-- start of Data records --

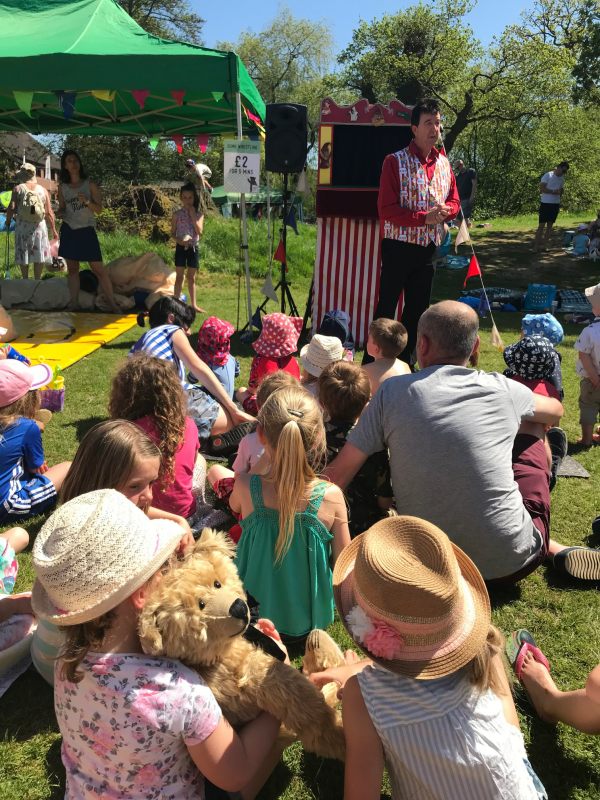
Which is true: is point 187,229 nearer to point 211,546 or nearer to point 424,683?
point 211,546

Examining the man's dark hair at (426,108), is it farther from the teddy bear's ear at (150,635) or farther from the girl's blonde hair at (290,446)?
the teddy bear's ear at (150,635)

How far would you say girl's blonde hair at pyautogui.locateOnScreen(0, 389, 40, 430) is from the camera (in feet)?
10.1

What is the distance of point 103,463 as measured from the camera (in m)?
2.03

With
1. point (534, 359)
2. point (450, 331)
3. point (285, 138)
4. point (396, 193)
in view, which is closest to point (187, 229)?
point (285, 138)

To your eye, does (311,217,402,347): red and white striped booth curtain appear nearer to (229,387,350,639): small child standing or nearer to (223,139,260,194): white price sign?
(223,139,260,194): white price sign

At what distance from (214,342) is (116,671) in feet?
10.1

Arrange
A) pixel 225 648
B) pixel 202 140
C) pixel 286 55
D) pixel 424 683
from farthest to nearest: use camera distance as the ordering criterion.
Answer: pixel 286 55 → pixel 202 140 → pixel 225 648 → pixel 424 683

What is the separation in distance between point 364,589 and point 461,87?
3084cm

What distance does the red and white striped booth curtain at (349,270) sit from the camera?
6.96 metres

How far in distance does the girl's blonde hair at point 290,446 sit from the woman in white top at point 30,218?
7494 millimetres

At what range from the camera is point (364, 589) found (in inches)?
53.0

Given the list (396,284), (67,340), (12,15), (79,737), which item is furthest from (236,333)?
(79,737)

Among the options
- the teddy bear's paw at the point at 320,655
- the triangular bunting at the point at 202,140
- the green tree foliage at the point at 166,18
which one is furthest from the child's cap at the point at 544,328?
the green tree foliage at the point at 166,18

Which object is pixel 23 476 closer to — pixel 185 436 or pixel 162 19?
pixel 185 436
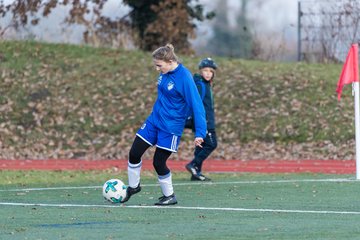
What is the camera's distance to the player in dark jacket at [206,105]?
16812 millimetres

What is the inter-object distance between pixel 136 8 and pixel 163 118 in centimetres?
2242

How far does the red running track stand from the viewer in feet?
69.5

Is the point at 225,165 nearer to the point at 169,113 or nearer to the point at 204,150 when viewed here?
the point at 204,150

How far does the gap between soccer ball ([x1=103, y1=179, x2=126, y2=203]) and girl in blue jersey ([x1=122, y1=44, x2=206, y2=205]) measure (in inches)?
14.1

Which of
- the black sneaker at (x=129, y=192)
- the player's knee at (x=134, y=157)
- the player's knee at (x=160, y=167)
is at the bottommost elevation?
the black sneaker at (x=129, y=192)

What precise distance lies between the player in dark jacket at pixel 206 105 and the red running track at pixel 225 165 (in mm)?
3583

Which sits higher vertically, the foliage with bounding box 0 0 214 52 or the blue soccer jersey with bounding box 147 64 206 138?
the blue soccer jersey with bounding box 147 64 206 138

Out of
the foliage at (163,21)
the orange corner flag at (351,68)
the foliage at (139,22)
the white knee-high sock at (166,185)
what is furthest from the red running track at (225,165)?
the foliage at (163,21)

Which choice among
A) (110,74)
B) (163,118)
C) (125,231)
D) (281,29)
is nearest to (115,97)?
(110,74)

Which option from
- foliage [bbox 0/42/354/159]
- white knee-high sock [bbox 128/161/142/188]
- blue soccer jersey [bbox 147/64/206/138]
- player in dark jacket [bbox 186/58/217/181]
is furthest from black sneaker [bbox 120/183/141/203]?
foliage [bbox 0/42/354/159]

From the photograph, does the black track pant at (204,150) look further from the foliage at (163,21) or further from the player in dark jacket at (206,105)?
the foliage at (163,21)

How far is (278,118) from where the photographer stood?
27906 mm

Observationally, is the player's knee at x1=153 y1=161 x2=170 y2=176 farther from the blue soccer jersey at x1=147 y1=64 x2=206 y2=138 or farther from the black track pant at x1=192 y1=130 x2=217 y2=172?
the black track pant at x1=192 y1=130 x2=217 y2=172

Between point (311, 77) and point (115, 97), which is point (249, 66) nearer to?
point (311, 77)
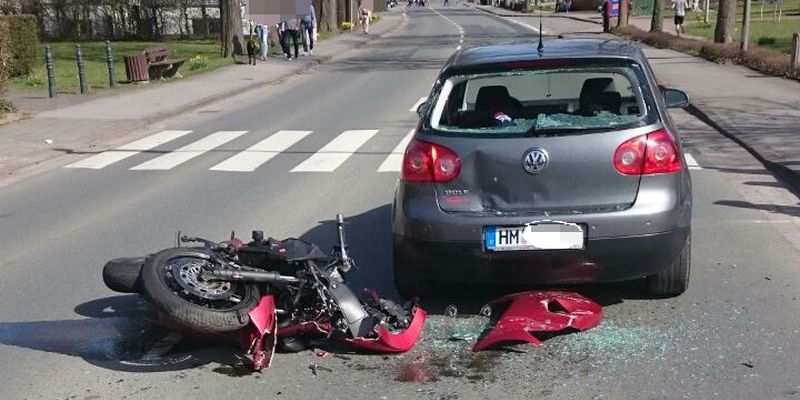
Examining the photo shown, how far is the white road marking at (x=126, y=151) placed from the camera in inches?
483

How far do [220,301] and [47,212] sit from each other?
5.15 metres

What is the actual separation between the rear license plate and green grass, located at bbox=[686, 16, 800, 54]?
2423 cm

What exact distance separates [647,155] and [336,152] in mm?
7738

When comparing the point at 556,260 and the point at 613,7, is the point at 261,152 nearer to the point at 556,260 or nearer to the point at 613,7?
the point at 556,260

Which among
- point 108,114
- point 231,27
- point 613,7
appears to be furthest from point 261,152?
point 613,7

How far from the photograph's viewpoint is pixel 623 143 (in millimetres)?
5121

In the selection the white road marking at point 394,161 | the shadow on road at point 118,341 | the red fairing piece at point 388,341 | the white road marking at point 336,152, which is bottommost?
the white road marking at point 336,152

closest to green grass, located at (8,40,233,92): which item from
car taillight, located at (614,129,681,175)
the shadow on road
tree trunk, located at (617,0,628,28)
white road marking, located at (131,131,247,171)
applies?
white road marking, located at (131,131,247,171)

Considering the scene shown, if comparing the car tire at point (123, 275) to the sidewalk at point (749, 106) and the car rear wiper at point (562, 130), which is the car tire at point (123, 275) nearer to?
the car rear wiper at point (562, 130)

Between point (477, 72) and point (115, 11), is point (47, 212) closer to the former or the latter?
point (477, 72)

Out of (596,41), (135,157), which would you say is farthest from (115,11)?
(596,41)

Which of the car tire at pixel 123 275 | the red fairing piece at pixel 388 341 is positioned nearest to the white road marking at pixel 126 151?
the car tire at pixel 123 275

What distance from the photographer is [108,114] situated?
17.0 metres

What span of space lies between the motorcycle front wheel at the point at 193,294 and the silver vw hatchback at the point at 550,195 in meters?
1.07
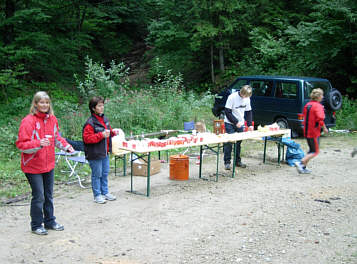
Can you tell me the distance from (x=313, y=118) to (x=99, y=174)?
3.99 metres

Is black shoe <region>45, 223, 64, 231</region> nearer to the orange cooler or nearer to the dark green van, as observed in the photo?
the orange cooler

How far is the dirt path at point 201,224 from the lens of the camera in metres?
4.63

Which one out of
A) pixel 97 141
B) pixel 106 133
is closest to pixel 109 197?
pixel 97 141

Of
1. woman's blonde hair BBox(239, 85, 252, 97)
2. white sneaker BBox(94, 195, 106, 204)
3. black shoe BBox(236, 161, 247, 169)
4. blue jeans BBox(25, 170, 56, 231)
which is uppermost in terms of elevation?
woman's blonde hair BBox(239, 85, 252, 97)

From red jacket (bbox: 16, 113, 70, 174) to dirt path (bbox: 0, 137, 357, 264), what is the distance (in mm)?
898

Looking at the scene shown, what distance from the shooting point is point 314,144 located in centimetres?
778

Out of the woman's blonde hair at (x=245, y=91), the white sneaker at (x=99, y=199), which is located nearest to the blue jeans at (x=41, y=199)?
the white sneaker at (x=99, y=199)

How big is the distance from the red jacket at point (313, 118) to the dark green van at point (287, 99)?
14.1 ft

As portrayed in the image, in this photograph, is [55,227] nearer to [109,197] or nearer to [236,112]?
[109,197]

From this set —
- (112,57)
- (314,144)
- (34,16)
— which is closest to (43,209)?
(314,144)

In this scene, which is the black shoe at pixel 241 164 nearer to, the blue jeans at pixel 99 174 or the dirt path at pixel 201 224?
the dirt path at pixel 201 224

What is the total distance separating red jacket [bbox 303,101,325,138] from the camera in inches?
299

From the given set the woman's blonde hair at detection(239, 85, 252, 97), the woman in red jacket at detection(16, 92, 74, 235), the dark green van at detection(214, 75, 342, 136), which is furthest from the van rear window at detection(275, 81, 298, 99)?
the woman in red jacket at detection(16, 92, 74, 235)

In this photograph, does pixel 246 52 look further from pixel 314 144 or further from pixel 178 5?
pixel 314 144
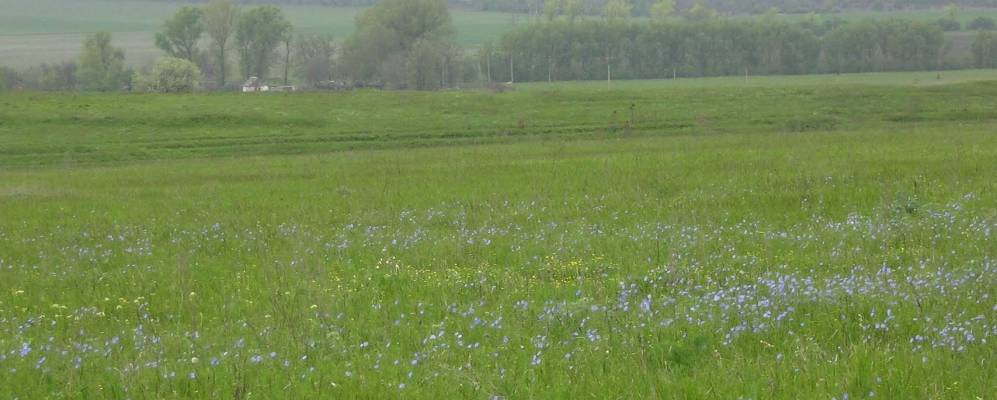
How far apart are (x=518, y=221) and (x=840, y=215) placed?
452 centimetres

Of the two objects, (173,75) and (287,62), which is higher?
(287,62)

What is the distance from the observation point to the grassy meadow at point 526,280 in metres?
7.16

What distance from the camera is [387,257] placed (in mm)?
12969

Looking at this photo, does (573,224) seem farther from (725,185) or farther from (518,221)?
(725,185)

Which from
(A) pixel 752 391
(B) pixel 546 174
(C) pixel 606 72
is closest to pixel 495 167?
(B) pixel 546 174

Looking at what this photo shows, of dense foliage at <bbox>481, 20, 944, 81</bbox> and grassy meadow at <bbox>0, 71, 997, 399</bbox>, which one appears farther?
dense foliage at <bbox>481, 20, 944, 81</bbox>

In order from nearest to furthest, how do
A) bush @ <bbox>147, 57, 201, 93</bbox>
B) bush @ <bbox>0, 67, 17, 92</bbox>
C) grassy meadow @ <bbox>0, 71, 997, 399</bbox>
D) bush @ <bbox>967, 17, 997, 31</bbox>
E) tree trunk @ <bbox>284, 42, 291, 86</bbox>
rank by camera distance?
grassy meadow @ <bbox>0, 71, 997, 399</bbox>
bush @ <bbox>147, 57, 201, 93</bbox>
bush @ <bbox>0, 67, 17, 92</bbox>
tree trunk @ <bbox>284, 42, 291, 86</bbox>
bush @ <bbox>967, 17, 997, 31</bbox>

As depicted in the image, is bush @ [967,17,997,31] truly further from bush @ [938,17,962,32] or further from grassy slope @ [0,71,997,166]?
grassy slope @ [0,71,997,166]

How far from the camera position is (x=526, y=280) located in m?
10.8

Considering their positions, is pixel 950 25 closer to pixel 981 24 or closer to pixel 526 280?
pixel 981 24

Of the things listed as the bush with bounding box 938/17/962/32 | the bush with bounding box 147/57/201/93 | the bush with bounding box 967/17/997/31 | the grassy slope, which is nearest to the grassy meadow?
the grassy slope

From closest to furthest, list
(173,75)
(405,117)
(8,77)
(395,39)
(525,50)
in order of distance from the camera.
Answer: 1. (405,117)
2. (173,75)
3. (395,39)
4. (8,77)
5. (525,50)

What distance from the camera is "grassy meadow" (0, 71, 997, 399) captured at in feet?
23.5

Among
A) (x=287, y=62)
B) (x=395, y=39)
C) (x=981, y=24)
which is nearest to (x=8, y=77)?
(x=287, y=62)
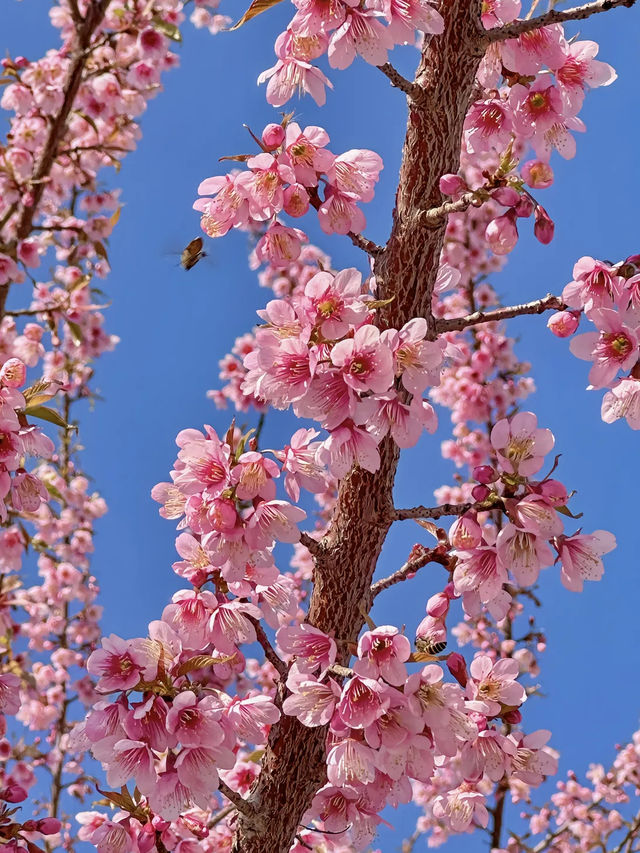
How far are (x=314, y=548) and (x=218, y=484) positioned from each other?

-- end of Data records --

Reproduce the lines above, exactly and exclusively, from the line containing "From closest to furthest, list" down to the last line, both included; pictures are not part of the copy.

From closest to furthest, list
(173,75)
(405,117)
(8,77)
(395,39)
(525,50)
in order of distance from the camera.
Answer: 1. (405,117)
2. (173,75)
3. (395,39)
4. (8,77)
5. (525,50)

What distance from the camera is "grassy meadow" (0, 71, 997, 399) captured at in feet?
23.5

Among
A) (x=287, y=62)
B) (x=395, y=39)
C) (x=981, y=24)
which is nearest to (x=8, y=77)?
(x=287, y=62)
How far are (x=314, y=548) and (x=218, y=484) positioned from each other?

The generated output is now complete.